The major chains all could have innovated, however they didn’t. Steve Jobs and Apple did. Daniel Ek and Spotify did.

In relation to the record labels. Imagine all the poor artists that were on Geffen Records in 1992. Talk about Geffen hedging their bets. That flyer is promoting Guns N Roses and Roxy Blue (Hard Rock) vs Nirvana (Grunge) vs White Zombie (Industrial Groove Metal). Guess we know who was the loser overall. Hard Rock.

The internet has enabled artists to reach out to wider and different communities than they could in the past. Previously, artists had to connect with people nearby and wait on the record label to spread the word.

However in 2013, many more artists are able to connect and build a fan base by finding and bringing together a unique fan base that is right for them and them alone.

Protest The Hero just did it with “Volition” and their Indiegogo campaign.

Coheed and Cambria did a great job with “The Afterman” releases.

Digital Summer is doing a great job at it as a DIY artist.

Marillion started it off in 2001. With everything there has to be a leader and for fan funding, that leader was Marillion.

The purpose of music is not to make people rich.

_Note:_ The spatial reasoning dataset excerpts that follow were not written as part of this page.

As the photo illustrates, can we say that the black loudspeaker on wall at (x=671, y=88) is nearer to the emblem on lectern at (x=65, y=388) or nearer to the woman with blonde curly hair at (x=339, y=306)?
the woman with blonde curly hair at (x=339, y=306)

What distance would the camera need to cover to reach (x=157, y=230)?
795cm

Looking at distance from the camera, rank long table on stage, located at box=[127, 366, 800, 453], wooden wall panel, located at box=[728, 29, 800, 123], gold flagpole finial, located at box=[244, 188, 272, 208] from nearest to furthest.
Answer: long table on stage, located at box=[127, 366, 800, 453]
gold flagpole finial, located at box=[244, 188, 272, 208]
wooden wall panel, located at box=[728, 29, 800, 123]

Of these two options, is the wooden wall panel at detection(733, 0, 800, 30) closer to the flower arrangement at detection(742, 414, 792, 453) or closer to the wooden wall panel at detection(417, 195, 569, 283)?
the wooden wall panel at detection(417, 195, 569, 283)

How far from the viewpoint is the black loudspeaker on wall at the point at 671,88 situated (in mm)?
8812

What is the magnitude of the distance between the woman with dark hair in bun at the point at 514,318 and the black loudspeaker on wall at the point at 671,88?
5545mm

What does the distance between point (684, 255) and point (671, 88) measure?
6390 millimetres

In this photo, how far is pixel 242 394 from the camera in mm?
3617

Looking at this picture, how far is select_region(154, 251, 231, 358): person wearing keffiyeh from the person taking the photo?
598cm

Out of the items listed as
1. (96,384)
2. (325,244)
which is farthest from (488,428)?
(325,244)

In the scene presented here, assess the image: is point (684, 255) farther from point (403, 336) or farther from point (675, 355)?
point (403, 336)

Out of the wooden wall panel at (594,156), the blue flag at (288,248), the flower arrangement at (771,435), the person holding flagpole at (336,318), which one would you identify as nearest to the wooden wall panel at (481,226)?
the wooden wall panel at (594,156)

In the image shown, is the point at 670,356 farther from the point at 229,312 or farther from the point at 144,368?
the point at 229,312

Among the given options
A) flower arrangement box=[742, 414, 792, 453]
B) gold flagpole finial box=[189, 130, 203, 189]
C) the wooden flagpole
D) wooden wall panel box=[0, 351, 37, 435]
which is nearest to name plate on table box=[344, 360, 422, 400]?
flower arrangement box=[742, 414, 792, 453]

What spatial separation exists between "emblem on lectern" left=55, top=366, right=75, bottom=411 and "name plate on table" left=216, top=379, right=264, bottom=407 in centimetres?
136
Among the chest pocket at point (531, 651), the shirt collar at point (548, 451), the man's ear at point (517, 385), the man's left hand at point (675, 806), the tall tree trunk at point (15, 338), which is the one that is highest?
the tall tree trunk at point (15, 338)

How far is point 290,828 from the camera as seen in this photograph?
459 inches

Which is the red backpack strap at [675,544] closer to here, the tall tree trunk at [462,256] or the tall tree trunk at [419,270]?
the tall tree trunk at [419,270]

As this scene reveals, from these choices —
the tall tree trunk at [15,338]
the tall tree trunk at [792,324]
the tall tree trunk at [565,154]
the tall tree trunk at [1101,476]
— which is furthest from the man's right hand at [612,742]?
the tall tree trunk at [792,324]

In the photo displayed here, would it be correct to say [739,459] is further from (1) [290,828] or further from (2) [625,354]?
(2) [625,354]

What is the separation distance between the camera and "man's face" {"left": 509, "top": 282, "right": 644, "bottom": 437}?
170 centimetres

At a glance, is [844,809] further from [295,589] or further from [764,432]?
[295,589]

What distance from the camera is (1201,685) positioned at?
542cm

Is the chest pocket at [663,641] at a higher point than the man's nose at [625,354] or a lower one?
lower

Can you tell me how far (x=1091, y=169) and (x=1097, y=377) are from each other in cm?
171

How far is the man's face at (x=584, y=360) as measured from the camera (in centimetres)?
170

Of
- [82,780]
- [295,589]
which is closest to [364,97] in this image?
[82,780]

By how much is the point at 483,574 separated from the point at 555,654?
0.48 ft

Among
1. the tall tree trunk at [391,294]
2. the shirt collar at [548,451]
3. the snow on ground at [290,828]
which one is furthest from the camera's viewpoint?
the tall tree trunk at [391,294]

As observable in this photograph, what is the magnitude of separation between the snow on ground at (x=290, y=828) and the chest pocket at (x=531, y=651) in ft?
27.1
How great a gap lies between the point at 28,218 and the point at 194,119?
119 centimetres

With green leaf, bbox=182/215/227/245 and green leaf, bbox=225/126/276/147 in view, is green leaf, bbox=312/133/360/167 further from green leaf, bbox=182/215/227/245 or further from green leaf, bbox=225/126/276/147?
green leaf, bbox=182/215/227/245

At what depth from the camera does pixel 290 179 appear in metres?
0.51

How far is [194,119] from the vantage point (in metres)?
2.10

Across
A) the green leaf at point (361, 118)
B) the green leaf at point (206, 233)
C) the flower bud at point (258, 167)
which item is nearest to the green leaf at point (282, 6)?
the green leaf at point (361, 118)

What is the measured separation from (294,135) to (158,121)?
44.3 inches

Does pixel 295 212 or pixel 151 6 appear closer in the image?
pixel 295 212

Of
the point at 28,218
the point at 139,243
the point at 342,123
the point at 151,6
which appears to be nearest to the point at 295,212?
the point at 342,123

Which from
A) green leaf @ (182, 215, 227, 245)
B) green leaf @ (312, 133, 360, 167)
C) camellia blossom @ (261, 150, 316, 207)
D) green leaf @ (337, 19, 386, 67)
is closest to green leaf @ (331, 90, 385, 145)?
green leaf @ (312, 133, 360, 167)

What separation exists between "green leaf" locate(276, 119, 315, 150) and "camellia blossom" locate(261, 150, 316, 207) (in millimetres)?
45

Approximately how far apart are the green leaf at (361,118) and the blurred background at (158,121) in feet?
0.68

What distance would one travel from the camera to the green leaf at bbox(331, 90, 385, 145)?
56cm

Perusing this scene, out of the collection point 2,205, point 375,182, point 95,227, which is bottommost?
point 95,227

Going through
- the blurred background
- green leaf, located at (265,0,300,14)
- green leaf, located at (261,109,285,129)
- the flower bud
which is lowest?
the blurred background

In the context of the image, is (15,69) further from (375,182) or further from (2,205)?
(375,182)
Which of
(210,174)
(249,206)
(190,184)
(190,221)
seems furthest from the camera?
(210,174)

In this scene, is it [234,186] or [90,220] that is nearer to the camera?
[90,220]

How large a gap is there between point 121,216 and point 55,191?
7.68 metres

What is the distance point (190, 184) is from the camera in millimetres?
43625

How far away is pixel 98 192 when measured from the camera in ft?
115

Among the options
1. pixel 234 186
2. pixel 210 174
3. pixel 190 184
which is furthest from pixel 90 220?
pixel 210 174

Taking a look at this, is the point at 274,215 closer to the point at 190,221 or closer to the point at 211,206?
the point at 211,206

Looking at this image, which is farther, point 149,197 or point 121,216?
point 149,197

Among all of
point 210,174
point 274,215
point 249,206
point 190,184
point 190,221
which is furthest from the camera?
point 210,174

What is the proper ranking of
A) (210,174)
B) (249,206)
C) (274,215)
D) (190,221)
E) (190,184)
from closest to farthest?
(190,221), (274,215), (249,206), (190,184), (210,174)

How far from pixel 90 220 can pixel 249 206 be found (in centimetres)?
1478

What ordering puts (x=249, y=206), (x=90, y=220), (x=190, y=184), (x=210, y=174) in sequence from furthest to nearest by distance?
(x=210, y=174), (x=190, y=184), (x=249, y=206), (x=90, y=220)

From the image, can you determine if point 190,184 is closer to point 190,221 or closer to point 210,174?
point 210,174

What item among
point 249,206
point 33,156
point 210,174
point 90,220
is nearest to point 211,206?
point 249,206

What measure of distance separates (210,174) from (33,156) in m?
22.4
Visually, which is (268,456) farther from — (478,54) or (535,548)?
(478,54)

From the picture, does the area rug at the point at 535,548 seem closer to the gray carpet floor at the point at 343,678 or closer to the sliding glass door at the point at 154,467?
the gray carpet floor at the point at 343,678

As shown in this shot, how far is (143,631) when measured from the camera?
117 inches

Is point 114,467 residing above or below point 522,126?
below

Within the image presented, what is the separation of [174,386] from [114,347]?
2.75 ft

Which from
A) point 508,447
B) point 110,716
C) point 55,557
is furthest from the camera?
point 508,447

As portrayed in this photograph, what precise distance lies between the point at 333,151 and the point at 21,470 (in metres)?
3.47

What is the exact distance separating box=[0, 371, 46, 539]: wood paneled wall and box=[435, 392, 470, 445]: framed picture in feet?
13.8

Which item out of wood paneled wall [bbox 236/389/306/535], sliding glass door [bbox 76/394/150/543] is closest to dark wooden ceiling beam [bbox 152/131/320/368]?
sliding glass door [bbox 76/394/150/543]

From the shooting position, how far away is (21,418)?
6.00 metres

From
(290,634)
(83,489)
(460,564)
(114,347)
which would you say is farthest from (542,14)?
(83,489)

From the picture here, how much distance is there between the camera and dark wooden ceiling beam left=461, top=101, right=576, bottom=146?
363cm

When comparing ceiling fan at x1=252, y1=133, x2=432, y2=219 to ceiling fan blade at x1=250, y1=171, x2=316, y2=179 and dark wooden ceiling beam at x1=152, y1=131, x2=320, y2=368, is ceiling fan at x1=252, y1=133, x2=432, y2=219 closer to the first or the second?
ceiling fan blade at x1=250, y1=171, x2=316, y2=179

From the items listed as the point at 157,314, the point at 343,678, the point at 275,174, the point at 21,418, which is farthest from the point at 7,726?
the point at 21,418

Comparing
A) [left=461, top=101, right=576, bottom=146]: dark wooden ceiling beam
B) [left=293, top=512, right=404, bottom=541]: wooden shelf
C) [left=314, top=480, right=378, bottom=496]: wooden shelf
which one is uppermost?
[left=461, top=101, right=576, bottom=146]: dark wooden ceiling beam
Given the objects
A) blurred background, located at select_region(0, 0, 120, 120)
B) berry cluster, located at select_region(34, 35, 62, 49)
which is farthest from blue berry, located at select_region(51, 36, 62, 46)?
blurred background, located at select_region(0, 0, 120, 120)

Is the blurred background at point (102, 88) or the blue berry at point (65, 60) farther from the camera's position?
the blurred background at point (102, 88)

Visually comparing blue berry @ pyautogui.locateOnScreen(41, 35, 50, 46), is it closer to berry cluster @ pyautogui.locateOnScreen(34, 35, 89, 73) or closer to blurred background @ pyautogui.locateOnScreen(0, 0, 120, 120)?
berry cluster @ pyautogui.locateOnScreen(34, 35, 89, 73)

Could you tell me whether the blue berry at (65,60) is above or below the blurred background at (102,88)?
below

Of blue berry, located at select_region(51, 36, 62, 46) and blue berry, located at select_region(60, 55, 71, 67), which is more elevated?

It was always about the social bonding. If an artist can accomplish the bonding part, then the artist is giving the fan a reason to buy. It is human nature to reciprocate, to acknowledge value.

All those artists complaining, that they are losing, is because they are obsessed with the money they are losing. They have no one to blame but themselves. They are losing money because they no longer are making connections. They are just offering a piece of music up for sale without any connections and relationships. That is the bad way.